*Aim:* Can you recast every line of the records below as a Markdown table with two columns, Row for the row number and Line for the line itself, skipping blank lines? Leave the pictures out of your table.
BEGIN Dataset
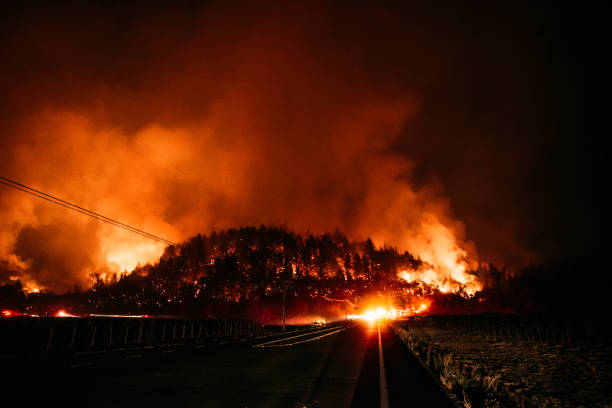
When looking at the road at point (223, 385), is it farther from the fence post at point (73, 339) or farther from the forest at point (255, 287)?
the forest at point (255, 287)

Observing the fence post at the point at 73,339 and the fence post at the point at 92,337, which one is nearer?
the fence post at the point at 73,339

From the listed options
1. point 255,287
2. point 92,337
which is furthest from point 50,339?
point 255,287

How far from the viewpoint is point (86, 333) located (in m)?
21.8

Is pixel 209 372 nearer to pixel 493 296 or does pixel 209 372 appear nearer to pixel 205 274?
pixel 205 274

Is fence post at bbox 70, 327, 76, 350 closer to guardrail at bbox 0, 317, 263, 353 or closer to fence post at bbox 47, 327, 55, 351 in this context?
guardrail at bbox 0, 317, 263, 353

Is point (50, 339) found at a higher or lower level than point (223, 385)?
higher

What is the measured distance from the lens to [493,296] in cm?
19625

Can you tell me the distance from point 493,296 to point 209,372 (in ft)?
699

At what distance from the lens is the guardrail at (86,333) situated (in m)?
19.1

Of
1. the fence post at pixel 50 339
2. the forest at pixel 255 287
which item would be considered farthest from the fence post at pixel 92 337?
END Dataset
*Full response:*
| Row | Line |
|---|---|
| 1 | When looking at the road at point (223, 385), is it farther from the fence post at point (73, 339) or farther from the forest at point (255, 287)? |
| 2 | the forest at point (255, 287) |
| 3 | Observing the fence post at the point at 73,339 and the fence post at the point at 92,337, which one is nearer? |
| 4 | the fence post at the point at 73,339 |
| 5 | From the listed options |
| 6 | 1. point 255,287 |
| 7 | 2. point 92,337 |
| 8 | which is furthest from point 50,339? |
| 9 | point 255,287 |
| 10 | How far from the viewpoint is point (86, 333) located (in m)? |
| 11 | 21.8 |
| 12 | Is pixel 209 372 nearer to pixel 493 296 or does pixel 209 372 appear nearer to pixel 205 274? |
| 13 | pixel 205 274 |
| 14 | Is fence post at bbox 70, 327, 76, 350 closer to guardrail at bbox 0, 317, 263, 353 or closer to fence post at bbox 47, 327, 55, 351 in this context? |
| 15 | guardrail at bbox 0, 317, 263, 353 |
| 16 | Is point (50, 339) found at a higher or lower level than point (223, 385)? |
| 17 | higher |
| 18 | What is the measured distance from the lens to [493,296] in cm? |
| 19 | 19625 |
| 20 | Can you tell me the distance from point 493,296 to point 209,372 (in ft)? |
| 21 | 699 |
| 22 | At what distance from the lens is the guardrail at (86,333) situated (in m)? |
| 23 | 19.1 |
| 24 | Of |
| 25 | 1. the fence post at pixel 50 339 |
| 26 | 2. the forest at pixel 255 287 |
| 27 | which item would be considered farthest from the fence post at pixel 92 337? |